▶ _What to do_
Rewrite everything from the line containing "From closest to farthest, what ordering suits" down to the line containing "4480 millimetres", swapping "centimetres" for "centimeters" and leaving all else unchanged.

Excerpts from spatial question data
_ _ _ _ _ _ _

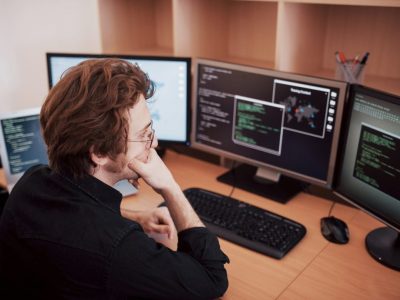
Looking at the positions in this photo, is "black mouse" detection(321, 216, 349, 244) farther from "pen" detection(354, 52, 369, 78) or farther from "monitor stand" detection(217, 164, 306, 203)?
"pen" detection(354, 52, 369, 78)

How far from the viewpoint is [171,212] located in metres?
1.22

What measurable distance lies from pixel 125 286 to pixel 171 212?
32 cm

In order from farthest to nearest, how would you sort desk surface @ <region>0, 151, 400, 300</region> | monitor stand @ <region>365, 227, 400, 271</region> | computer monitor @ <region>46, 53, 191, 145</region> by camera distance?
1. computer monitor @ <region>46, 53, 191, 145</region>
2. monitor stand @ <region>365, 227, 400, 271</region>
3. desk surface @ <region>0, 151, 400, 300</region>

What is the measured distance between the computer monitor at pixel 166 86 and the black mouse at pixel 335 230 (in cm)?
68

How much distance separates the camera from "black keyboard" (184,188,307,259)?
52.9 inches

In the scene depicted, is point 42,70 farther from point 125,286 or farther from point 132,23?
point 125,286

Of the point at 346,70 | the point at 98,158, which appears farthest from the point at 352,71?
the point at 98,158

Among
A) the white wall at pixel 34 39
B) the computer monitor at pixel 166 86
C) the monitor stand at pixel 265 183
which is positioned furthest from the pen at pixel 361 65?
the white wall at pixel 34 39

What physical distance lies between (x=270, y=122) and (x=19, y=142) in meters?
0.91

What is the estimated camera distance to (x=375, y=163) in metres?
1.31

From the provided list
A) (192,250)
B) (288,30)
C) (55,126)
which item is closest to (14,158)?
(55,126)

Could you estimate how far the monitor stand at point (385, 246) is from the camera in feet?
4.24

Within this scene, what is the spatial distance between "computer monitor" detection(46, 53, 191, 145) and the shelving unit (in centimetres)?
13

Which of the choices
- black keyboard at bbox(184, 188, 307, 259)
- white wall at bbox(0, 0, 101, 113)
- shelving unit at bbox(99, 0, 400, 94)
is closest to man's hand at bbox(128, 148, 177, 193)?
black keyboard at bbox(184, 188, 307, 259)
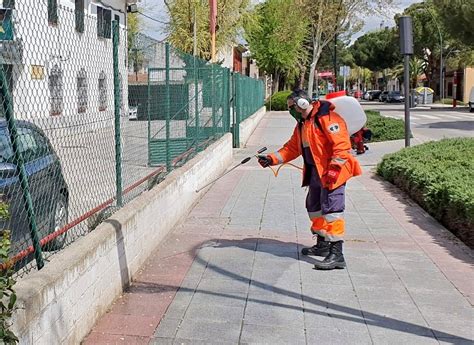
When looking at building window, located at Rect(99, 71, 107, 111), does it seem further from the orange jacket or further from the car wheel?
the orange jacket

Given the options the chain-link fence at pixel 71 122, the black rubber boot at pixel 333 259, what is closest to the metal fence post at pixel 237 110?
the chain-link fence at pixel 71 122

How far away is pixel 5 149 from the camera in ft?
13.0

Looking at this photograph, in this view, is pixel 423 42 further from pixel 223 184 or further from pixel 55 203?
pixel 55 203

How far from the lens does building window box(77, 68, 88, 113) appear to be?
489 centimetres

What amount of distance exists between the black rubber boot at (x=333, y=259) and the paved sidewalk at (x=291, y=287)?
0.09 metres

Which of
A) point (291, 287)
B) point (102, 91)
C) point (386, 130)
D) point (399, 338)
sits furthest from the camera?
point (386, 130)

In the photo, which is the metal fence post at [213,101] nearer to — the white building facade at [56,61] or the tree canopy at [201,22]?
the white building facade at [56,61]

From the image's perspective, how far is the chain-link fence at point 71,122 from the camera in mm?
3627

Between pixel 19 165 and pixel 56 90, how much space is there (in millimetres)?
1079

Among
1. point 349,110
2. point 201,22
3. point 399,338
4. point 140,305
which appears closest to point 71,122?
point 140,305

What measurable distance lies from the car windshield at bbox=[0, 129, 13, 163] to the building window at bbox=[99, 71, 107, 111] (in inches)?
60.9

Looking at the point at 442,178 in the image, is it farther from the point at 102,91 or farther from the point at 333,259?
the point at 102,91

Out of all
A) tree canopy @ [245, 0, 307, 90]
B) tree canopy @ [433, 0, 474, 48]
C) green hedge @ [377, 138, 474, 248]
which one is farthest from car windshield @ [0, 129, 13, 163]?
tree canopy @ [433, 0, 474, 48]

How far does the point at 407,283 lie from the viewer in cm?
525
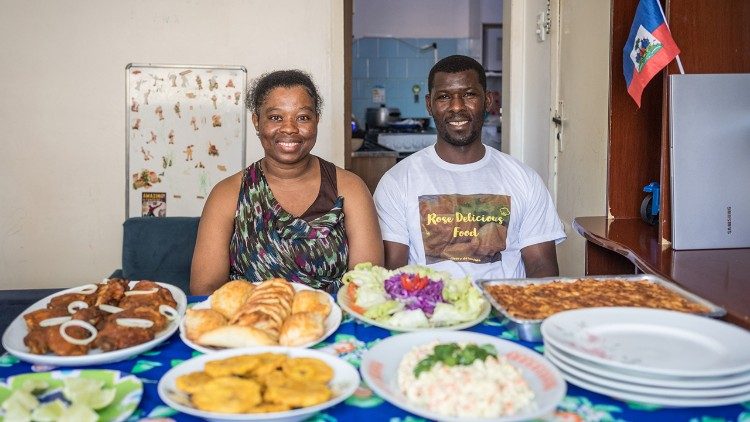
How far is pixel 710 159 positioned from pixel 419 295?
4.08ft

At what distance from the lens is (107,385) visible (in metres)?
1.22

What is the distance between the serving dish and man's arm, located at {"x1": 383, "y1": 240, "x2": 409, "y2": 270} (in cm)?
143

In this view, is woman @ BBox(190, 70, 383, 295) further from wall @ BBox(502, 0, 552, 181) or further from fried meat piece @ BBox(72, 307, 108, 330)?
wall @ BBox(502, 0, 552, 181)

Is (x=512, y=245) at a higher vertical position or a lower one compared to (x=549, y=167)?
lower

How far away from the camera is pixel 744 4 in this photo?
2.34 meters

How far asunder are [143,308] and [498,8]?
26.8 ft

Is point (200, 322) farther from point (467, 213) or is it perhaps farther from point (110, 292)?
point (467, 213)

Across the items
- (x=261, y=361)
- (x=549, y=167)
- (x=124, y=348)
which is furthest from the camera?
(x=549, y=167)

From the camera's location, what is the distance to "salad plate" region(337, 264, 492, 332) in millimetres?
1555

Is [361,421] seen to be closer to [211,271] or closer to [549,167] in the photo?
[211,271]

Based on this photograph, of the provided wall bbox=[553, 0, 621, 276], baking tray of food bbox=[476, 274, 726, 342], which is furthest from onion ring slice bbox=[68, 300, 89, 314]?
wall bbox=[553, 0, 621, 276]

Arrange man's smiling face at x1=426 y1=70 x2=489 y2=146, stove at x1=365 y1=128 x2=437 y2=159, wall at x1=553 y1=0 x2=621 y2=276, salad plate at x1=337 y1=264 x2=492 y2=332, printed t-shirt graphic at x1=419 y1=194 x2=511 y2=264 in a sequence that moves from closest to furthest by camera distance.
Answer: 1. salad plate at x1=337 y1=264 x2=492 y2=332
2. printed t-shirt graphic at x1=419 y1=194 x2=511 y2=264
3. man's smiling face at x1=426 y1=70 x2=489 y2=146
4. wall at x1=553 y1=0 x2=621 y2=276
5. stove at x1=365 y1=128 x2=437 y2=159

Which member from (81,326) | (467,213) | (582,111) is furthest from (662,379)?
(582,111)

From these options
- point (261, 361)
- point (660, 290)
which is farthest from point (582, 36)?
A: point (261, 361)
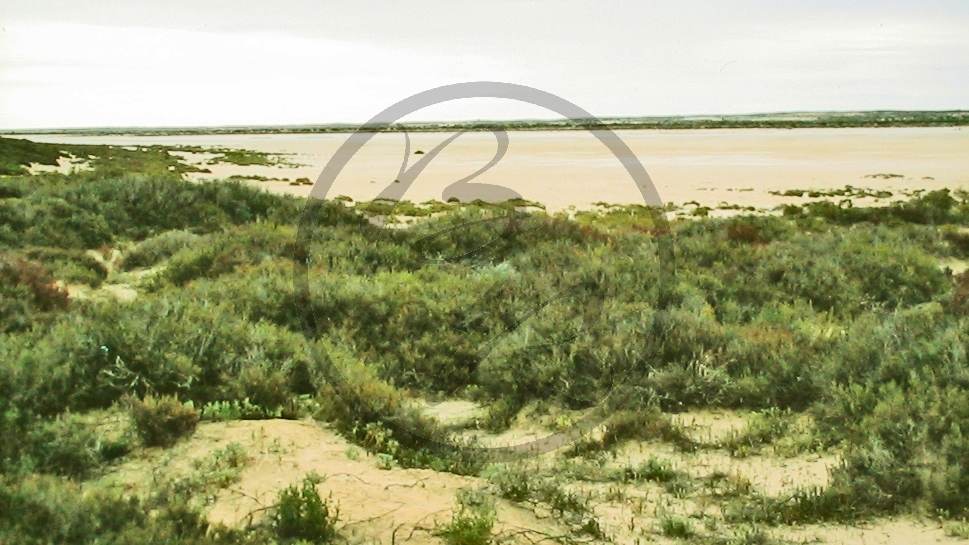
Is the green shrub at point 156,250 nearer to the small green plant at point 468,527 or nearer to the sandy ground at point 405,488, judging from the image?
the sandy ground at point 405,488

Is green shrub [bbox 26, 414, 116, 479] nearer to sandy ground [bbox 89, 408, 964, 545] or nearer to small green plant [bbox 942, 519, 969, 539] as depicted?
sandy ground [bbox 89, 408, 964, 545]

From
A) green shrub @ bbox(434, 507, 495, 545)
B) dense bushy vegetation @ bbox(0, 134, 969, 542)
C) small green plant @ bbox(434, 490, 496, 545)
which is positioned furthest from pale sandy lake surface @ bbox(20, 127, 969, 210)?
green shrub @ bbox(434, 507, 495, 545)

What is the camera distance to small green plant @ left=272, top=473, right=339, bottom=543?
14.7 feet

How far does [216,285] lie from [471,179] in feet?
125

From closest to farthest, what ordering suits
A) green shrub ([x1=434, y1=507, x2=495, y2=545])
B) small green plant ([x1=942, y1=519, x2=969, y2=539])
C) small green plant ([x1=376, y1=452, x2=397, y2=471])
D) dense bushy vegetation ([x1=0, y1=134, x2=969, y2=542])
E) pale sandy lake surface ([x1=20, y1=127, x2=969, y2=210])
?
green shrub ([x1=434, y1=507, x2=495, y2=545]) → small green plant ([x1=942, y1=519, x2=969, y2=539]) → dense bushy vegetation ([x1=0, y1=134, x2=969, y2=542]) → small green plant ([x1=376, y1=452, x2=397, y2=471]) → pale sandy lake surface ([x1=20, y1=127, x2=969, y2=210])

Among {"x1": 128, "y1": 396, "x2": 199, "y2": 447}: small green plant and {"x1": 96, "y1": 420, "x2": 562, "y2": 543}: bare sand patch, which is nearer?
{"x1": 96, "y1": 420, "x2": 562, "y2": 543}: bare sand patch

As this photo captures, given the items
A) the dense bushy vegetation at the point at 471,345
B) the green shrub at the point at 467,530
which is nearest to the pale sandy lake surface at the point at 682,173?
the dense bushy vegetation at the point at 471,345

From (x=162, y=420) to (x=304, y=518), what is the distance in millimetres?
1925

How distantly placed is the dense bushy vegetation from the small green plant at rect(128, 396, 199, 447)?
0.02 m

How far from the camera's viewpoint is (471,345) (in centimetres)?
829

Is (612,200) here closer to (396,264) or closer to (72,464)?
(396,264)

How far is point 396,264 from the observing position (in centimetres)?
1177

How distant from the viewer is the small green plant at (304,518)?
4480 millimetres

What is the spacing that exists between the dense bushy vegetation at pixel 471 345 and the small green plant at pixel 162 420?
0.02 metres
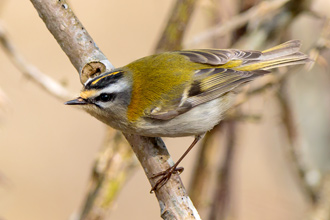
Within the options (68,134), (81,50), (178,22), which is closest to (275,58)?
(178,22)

_ _ _ _ _ _ _

▶ _Worked solution_
From closest to farthest, what ordering suits
A) green shrub ([x1=434, y1=507, x2=495, y2=545])
B) small green plant ([x1=942, y1=519, x2=969, y2=539])
C) small green plant ([x1=376, y1=452, x2=397, y2=471])
D) dense bushy vegetation ([x1=0, y1=134, x2=969, y2=542])
E) pale sandy lake surface ([x1=20, y1=127, x2=969, y2=210])
?
green shrub ([x1=434, y1=507, x2=495, y2=545]) → small green plant ([x1=942, y1=519, x2=969, y2=539]) → dense bushy vegetation ([x1=0, y1=134, x2=969, y2=542]) → small green plant ([x1=376, y1=452, x2=397, y2=471]) → pale sandy lake surface ([x1=20, y1=127, x2=969, y2=210])

Among {"x1": 128, "y1": 396, "x2": 199, "y2": 447}: small green plant and {"x1": 96, "y1": 420, "x2": 562, "y2": 543}: bare sand patch, which is nearer?
{"x1": 96, "y1": 420, "x2": 562, "y2": 543}: bare sand patch

As this photo captures, given the items
A) the dense bushy vegetation at the point at 471,345
B) the green shrub at the point at 467,530
which is nearest to the pale sandy lake surface at the point at 682,173?
the dense bushy vegetation at the point at 471,345

From (x=162, y=420) to (x=304, y=518), what is the distance in millimetres?
1925

How distantly placed is the dense bushy vegetation from the small green plant at rect(128, 396, 199, 447)?
0.02 m

How far from the camera's viewpoint is (471,345) (in centimeters)?
829

Is (612,200) here closer to (396,264) or closer to (72,464)?
(396,264)

How far is point 396,264 from the observing position (in centimeters)?
1177

How distant from the viewer is the small green plant at (304,518)?
4480 millimetres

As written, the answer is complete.